─── Exercise passage
How Accurate Are Blood Typing Kits?

Blood typing or blood grouping works by detecting a unique set of proteins called antigens present on the surface of red blood cells (RBCs). Your blood type is based on the observation of a simple antigen-antibody response that results in visible hemagglutination, or clumping of RBCs.

The International Society of Blood Transfusion (ISBT) has approved 39 primary human blood type systems to detect common and rare blood group variants. The most common blood grouping systems are ABO and Rh, and together they make eight main blood groups.

Blood is classified into eight major groups based on the presence of various antigens and antibodies:

1. A positive
2. A negative
3. B positive
4. B negative
5. O positive
6. O negative
7. AB positive
8. AB negative

ABO Blood group

The ABO system has four blood groups: A, B, AB, and O. Your blood group is determined by a pair of genes, one inherited from each parent.

• Blood group A: 
  • Antigens A on the red blood cells (RBCs)
  • Antibodies B (Anti-B) that fight against antigen B is present in the plasma
• Blood group B: 
  • Antigens B on the RBCs
  • Antibodies A (Anti-A) that fight against antigen A are present in the plasma
• Blood group O: 
  • Does not contain any antigens on the RBCs
  • Antibodies A and B that fight against both antigen A and B are present in the plasma
• Blood group AB: 
  • Both antigens A and B on the RBCs
  • Antibodies against A and B antigens, which are absent in the plasma

Rh test

Another antigen on the RBCs is called Rh antigen or Rh factor. In the United States, about 85% of people are Rh-positive, and 15% are Rh-negative:

• Rh-positive: Rh antigen is present on the RBCs
• Rh-negative: Rh antigen is absent on the RBCs

ABO testing includes forward and reverse typing.

Forward typing

RBCs contain unique antigens that determine your blood type. When antigen A (Anti-A) or antigen B (Anti-B) reagents are mixed with the RBCs, the antigens on the cells react with the antibodies.

For example, if you are blood type A, your RBCs will clump with antibody A (Anti-A), but not with antibody B (Anti-B). If you are blood type B, your RBCs will clump with antibody B (Anti-B) but not with antibody A (Anti-A). Forward typing findings are used to determine your blood type.

Reverse typing

Serum, or white transparent fluid that is left after separating the RBCs, contains antibodies. When mixed with Anti-A, Anti-B, and Anti-D, the results are opposite to those of forward grouping.
──────
─── Raw data
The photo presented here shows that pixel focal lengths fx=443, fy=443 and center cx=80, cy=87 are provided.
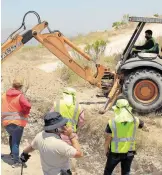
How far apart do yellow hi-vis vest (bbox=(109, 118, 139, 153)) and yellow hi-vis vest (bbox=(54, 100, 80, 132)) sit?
546 mm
──────
◆ Questions to answer
a) Answer these questions from the passage on blood typing:
(i) How many primary human blood type systems has the International Society of Blood Transfusion approved?
(ii) About what percentage of people in the United States are Rh-negative?
(iii) Which antigens are on the red blood cells of a person with blood group B?
b) Continue the passage on blood typing after its last sentence.

◆ Expected results
a)
(i) 39
(ii) About 15%
(iii) Antigens B

b)
Serum antibodies are mixed with RBCs that contain antigen A (A cells) or antigen B (B cells). The type of antibodies in your serum will decide which reagent red blood cells will cause agglutination, confirming your blood type.

If the sample mixed with reagent A cells is negative, which means agglutination is absent, it implies that you lack the antibody A in your serum; hence, you are blood type A. The reverse typing results are not your blood type, but rather a validation of the forward typing results.

The absence of agglutination indicates that you are blood type O.

Rh test

Everyone is either Rh D positive or Rh D negative.

Anti-D reagent and the red blood cells are used to test for the Rh D factor. If your red blood cells contain the D antigen (Rh D factor), agglutination will occur when tested with antibody D (Anti-D), and you are classified as Rh D positive.

If there is no cell agglutination, you are likely to be Rh D negative.

You inherit your blood type from one of your parents.

Blood typing and compatibility of blood types among couples are required to rule out incompatibility issues between a woman and a child she will conceive. When a woman with Rh-negative blood is pregnant with a baby who has an Rh-positive blood group (because the father is Rh positive), it may cause a condition called Rh incompatibility.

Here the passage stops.